NB to Chris Lee: Next Time, Use a Professional Photographer

Our guest columnist is totally not gay.

It’s early spring in Washington, D.C., and the cherry blossoms lining the Tidal Basin are bursting like kernels of popcorn, lending a fairy-tale feel to the nation’s bastion of power. But to catch a glimpse of the real Washington in action, you’d better arrive early. If you hit the street before 8 a.m., you may see the fittest man in Congress, U.S. Representative Aaron Schock of Illinois, clocking in for his 5-mile run — the conclusion of a morning fitness routine that starts in the House gym at 6:30 every weekday morning.

The Ripped Representative [Men’s Health]

Even at my best, my abs never ever looked like that. Ever.

Takes way more dedication than I have… and vanity.

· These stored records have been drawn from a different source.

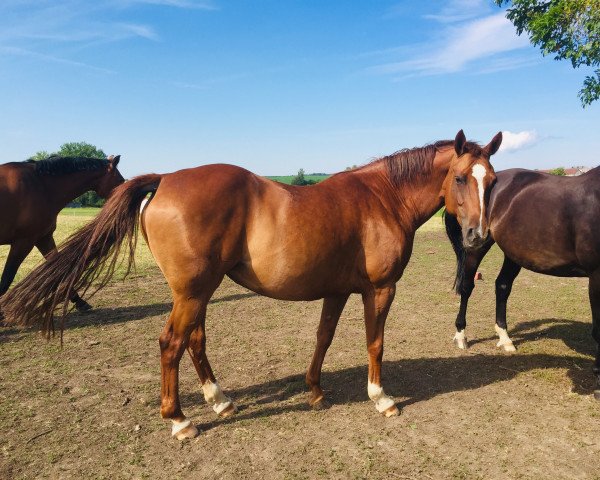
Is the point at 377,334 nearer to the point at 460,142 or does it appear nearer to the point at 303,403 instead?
the point at 303,403

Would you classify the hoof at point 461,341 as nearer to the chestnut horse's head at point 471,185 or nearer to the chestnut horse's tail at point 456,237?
the chestnut horse's tail at point 456,237

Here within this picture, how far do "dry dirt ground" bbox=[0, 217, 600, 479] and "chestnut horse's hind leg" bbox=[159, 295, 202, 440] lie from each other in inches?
5.2

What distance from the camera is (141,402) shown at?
13.1ft

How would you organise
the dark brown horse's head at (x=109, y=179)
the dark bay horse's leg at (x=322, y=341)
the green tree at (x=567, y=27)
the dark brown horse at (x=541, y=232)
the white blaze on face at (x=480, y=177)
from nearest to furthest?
the white blaze on face at (x=480, y=177)
the dark bay horse's leg at (x=322, y=341)
the dark brown horse at (x=541, y=232)
the dark brown horse's head at (x=109, y=179)
the green tree at (x=567, y=27)

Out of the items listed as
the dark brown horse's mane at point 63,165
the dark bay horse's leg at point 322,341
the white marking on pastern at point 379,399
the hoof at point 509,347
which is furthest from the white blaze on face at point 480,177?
the dark brown horse's mane at point 63,165

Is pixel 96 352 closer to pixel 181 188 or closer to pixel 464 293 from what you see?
pixel 181 188

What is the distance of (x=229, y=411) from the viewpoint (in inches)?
149

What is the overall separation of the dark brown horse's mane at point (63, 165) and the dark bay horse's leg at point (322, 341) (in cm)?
527

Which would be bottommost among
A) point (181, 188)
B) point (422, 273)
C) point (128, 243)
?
point (422, 273)

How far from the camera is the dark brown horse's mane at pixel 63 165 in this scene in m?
6.67

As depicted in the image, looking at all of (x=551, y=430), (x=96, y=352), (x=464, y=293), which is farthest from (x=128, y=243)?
(x=464, y=293)

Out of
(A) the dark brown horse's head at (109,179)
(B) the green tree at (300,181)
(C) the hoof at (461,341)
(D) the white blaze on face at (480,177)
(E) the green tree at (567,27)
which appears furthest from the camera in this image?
(B) the green tree at (300,181)

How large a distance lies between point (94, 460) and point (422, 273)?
8713 mm

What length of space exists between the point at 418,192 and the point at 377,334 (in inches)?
54.2
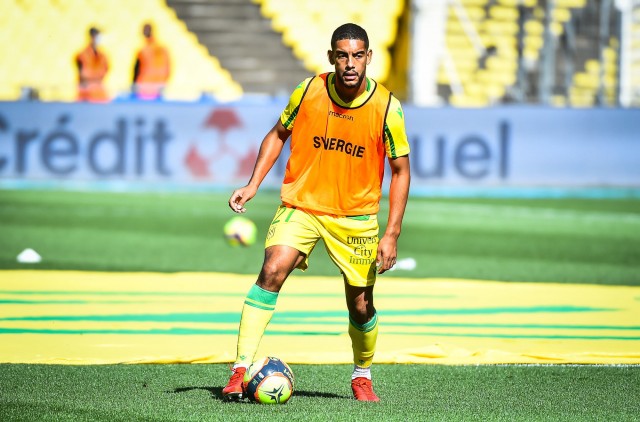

OK, Aaron, OK, we get it. Jeezus. You need a hung stud. To paraphrase The Onion, “you need to to get screwed so hard your fillings come loose. To get porked rotten. To have your sugar wall churned into cotton candy. To taste the sweaty tang of a man’s thickening shaft. To have your ass ridden raw all the way to San Antonio. To break it off so nasty that the very angels in heaven have to avert their eyes. To be thrown around like a rag doll, back and forth, upside down, fucked, stuffed, and pounded till you honk like a goose. To have your ass drilled like a well of West Texas crude. To get split in half by Dominican twins with balls like grape melons.”

Abs ahoy! Now get your ankles on my shoulders and let’s do some constituent feedback.

Do these abs make my ass look straight?

I can’t even bring myself to hatefuck him.